Shallow clone for Unity Catalog tables
Important
Shallow clone support for Unity Catalog managed tables is in Public Preview in Databricks Runtime 13.3 and above. Shallow clone support for Unity Catalog external table is in Public Preview in Databricks Runtime 14.2 and above.
You can use shallow clone to create new Unity Catalog tables from existing Unity Catalog tables. Shallow clone support for Unity Catalog allows you to create tables with access control privileges independent from their parent tables without needing to copy underlying data files.
Important
You can only clone Unity Catalog managed tables to Unity Catalog managed tables and Unity Catalog external tables to Unity Catalog external tables. VACUUM
behavior differs between managed and external tables. See Vacuum and Unity Catalog shallow clones.
For more on Delta clone, see Clone a table on Azure Databricks.
For more on Unity Catalog tables, see What are tables and views?.

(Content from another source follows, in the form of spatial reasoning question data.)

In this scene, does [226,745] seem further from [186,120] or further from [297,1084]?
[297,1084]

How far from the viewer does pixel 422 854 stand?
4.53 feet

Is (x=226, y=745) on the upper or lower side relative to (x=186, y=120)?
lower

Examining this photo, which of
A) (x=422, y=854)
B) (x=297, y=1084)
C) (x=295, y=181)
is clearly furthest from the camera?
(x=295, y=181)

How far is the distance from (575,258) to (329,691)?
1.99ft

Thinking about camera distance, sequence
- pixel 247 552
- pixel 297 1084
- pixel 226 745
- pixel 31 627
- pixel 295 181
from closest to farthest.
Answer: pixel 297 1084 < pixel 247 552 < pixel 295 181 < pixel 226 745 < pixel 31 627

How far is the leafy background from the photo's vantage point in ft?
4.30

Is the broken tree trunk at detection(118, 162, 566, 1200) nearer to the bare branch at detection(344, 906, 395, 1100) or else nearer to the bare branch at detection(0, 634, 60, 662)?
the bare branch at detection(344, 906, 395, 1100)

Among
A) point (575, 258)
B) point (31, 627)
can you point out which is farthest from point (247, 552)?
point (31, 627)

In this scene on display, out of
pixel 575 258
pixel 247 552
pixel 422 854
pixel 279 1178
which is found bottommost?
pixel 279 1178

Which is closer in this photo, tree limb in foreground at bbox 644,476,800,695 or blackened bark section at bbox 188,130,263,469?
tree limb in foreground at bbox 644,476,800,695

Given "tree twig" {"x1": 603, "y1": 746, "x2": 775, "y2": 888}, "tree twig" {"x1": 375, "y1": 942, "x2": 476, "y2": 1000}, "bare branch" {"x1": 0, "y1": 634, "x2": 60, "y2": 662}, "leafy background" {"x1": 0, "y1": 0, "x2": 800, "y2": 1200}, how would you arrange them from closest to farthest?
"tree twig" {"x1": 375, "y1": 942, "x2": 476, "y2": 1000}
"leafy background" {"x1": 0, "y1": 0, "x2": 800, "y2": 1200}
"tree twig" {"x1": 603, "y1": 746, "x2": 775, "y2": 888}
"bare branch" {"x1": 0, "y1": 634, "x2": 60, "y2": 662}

Create a shallow clone on Unity Catalog
You can create a shallow clone in Unity Catalog using the same syntax available for shallow clones throughout the product, as shown in the following syntax example:
CREATE TABLE <catalog-name>.<schema-name>.<target-table-name> SHALLOW CLONE <catalog-name>.<schema-name>.<source-table-name>
To create a shallow clone on Unity Catalog, you must have sufficient privileges on both the source and target resources, as detailed in the following table:
Resource | Permissions required |
---|---|
Source table | SELECT |
Source schema | USE SCHEMA |
Source catalog | USE CATALOG |
Target schema | USE SCHEMA , CREATE TABLE |
Target catalog | USE CATALOG |
Target external location (external tables only) | CREATE EXTERNAL TABLE |
Like other create table statements, the user who creates a shallow clone is the owner of the target table. The owner of a target cloned table can control the access rights for that table independently of the source table.
Note
The owner of a cloned table might be different than the owner of a source table.
Query or modify a shallow cloned table on Unity Catalog
Important
The instructions in this section describe privileges needed for compute configured with shared access mode. For Single User access mode, see Work with shallow cloned tables in Single User access mode.

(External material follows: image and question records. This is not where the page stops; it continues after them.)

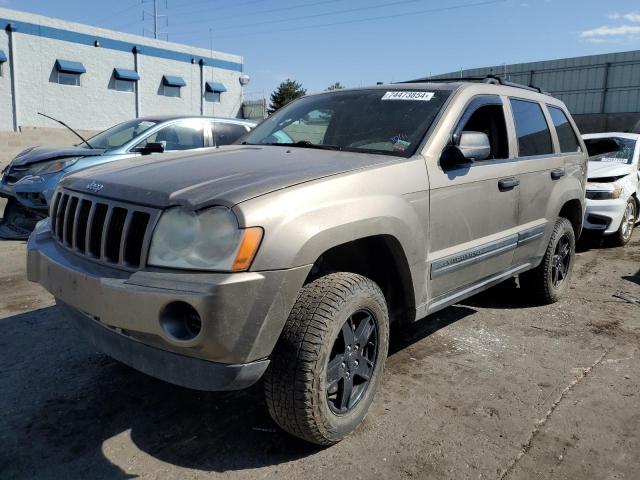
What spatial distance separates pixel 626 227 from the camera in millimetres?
7574

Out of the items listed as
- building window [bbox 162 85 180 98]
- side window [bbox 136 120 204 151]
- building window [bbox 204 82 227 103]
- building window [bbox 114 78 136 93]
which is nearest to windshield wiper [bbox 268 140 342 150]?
side window [bbox 136 120 204 151]

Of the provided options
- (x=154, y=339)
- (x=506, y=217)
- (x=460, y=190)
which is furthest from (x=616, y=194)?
(x=154, y=339)

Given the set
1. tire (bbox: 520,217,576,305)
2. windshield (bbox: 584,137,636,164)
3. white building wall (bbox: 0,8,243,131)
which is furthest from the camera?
white building wall (bbox: 0,8,243,131)

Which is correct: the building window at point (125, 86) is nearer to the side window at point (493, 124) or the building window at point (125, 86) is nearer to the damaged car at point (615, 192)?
the damaged car at point (615, 192)

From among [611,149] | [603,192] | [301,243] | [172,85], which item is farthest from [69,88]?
[301,243]

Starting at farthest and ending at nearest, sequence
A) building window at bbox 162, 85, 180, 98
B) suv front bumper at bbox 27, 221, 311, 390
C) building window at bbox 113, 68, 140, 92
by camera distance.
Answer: building window at bbox 162, 85, 180, 98 → building window at bbox 113, 68, 140, 92 → suv front bumper at bbox 27, 221, 311, 390

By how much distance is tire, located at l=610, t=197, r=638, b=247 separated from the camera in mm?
7443

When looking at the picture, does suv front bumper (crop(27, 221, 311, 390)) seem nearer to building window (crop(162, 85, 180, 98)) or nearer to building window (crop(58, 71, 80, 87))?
building window (crop(58, 71, 80, 87))

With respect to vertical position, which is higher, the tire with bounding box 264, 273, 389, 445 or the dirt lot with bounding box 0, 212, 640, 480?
the tire with bounding box 264, 273, 389, 445

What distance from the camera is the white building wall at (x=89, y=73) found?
77.7 feet

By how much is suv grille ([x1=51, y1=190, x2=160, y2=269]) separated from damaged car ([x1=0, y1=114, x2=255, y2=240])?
3983 mm

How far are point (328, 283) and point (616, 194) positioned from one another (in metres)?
6.16

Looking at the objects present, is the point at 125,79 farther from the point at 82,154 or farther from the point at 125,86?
the point at 82,154

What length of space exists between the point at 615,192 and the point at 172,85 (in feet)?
87.9
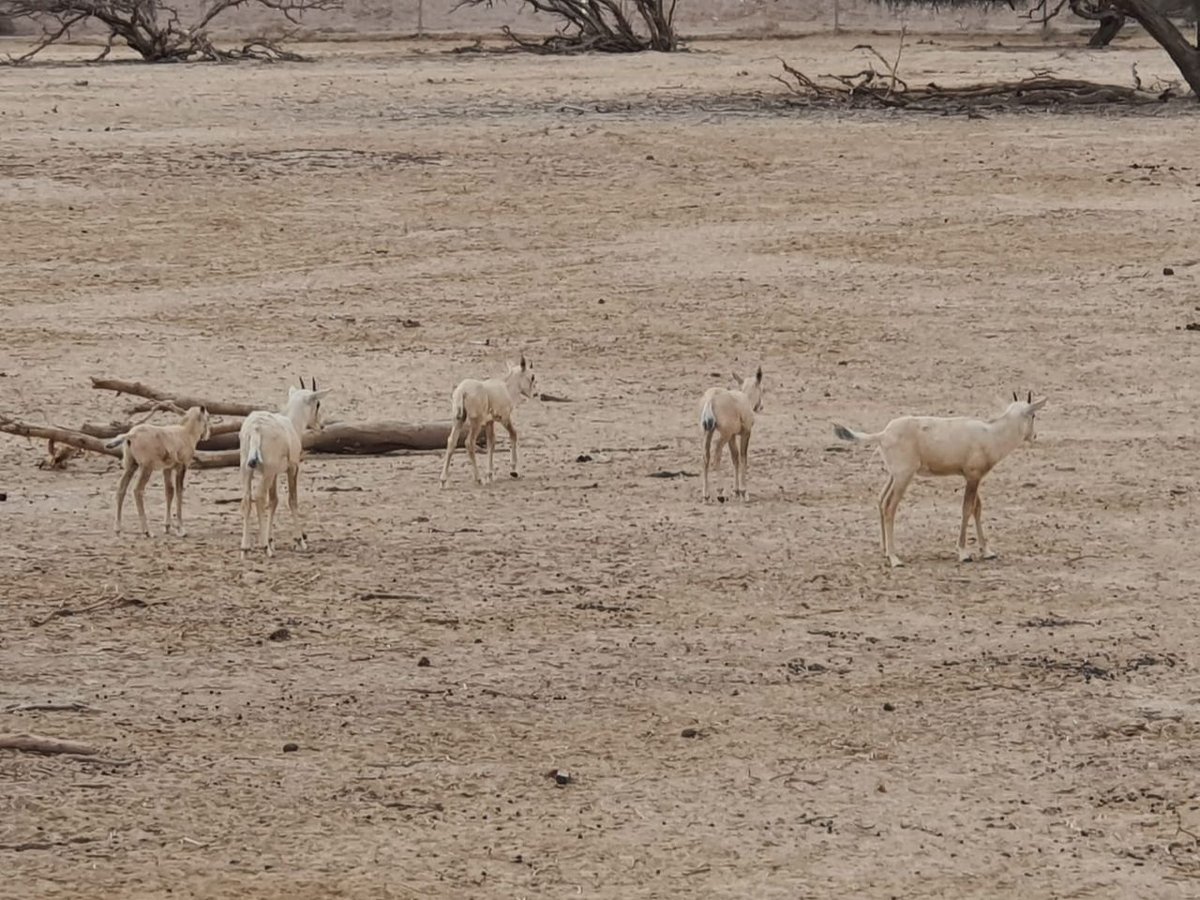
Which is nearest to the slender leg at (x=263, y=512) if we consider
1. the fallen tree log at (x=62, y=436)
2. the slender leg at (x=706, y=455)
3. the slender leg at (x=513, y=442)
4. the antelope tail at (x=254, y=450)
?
the antelope tail at (x=254, y=450)

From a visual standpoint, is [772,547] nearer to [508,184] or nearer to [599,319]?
[599,319]

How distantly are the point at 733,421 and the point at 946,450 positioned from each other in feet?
5.06

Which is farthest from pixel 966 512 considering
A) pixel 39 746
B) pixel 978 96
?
pixel 978 96

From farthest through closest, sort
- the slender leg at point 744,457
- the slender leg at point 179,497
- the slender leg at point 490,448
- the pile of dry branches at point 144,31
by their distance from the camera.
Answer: the pile of dry branches at point 144,31, the slender leg at point 490,448, the slender leg at point 744,457, the slender leg at point 179,497

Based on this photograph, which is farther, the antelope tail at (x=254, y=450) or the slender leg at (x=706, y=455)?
the slender leg at (x=706, y=455)

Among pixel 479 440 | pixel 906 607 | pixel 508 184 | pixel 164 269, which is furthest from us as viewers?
pixel 508 184

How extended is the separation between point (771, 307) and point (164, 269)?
4423 mm

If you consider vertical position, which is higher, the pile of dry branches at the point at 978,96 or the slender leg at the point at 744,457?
the pile of dry branches at the point at 978,96

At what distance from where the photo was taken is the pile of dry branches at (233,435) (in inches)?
520

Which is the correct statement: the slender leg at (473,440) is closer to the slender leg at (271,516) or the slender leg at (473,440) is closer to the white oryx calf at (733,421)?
the white oryx calf at (733,421)

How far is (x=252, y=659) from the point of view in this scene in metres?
9.84

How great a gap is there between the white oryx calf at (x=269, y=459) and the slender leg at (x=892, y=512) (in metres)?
2.58

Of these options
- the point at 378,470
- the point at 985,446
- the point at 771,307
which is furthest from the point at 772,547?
the point at 771,307

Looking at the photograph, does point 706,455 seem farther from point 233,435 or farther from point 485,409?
point 233,435
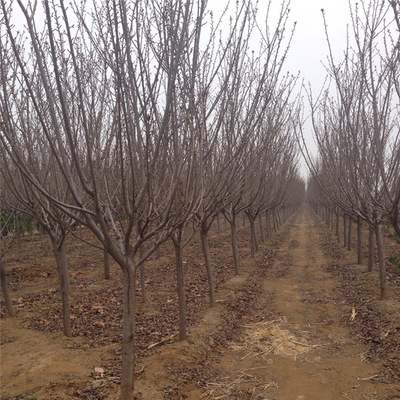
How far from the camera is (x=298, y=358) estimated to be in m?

To query a shallow clone on Unity Catalog, you must have sufficient privileges on the table and containing resources, as detailed in the following table:
Resource | Permissions required |
---|---|
Catalog | USE CATALOG |
Schema | USE SCHEMA |
Table | SELECT |
You must also have MODIFY
permissions on the target of the clone operation to complete the following actions:
- Insert records
- Delete records
- Update records
MERGE
CREATE OR REPLACE TABLE
DROP TABLE
Vacuum and Unity Catalog shallow clones
Important
This behavior is in Public Preview in Databricks Runtime 13.3 LTS and above for managed tables and Databricks Runtime 14.2 and above for external tables.
When you use Unity Catalog tables for the source and target of a shallow clone operation, Unity Catalog manages the underlying data files to improve reliability for the source and target of the clone operation. Running VACUUM
on the source of a shallow clone does not break the cloned table.
Normally, when VACUUM
identifies valid files for a given retention threshold, only the metadata for the current table is considered. Shallow clone support for Unity Catalog tracks the relationships between all cloned tables and the source data files, so valid files are expanded to include data files necessary for returning queries for any shallow cloned table as well as the source table.
This means that for Unity Catalog shallow clone VACUUM
semantics, a valid data file is any file within the specified retention threshold for the source table or any cloned table. Managed tables and external tables have slightly different semantics.
This enhanced tracking of metadata changes how VACUUM
operations impact data files backing the Delta tables, with the following semantics:
- For managed tables,
VACUUM
operations against either the source or target of a shallow clone operation might delete data files from the source table. - For external tables,
VACUUM
operations only remove data files from the source table when run against the source table. - Only data files not considered valid for the source table or any shallow clone against the source are removed.
- If multiple shallow clones are defined against a single source table, running
VACUUM
on any of the cloned tables does not remove valid data files for other cloned tables.
Note
Databricks recommends never running VACUUM
with a retention setting of less than 7 days to avoid corrupting ongoing long-running transactions. If you need to run VACUUM
with a lower retention threshold, make sure you understand how VACUUM
on shallow clones in Unity Catalog differs from how VACUUM
interacts with other cloned tables on Azure Databricks. See Clone a table on Azure Databricks.
Work with shallow cloned tables in Single User access mode
When working with Unity Catalog shallow clones in Single User access mode, you must have permissions on the resources for the cloned table source as well as the target table.
This means that for simple queries in addition to the required permissions on the target table, you must have USE
permissions on the source catalog and schema and SELECT
permissions on the source table. For any queries that would update or insert records to the target table, you must also have MODIFY
permissions on the source table.
Databricks recommends working with Unity Catalog clones on compute with shared access mode as this allows independent evolution of permissions for Unity Catalog shallow clone targets and their source tables.
Limitations
- Shallow clones on external tables must be external tables. Shallow clones on managed tables must be managed tables.
- You cannot share shallow clones using Delta Sharing.
- You cannot nest shallow clones, meaning you cannot make a shallow clone from a shallow clone.
- For managed tables, dropping the source table breaks the target table for shallow clones. Data files backing external tables are not removed by
DROP TABLE
operations, and so shallow clones of external tables are not impacted by dropping the source. - Unity Catalog allows users to
UNDROP
managed tables for around 7 days after aDROP TABLE
command. In Databricks Runtime 13.3 LTS and above, managed shallow clones based on a dropped managed table continue to work during this 7 day period. If you do notUNDROP
the source table in this window, the shallow clone stops functioning once the source table's data files are garbage collected.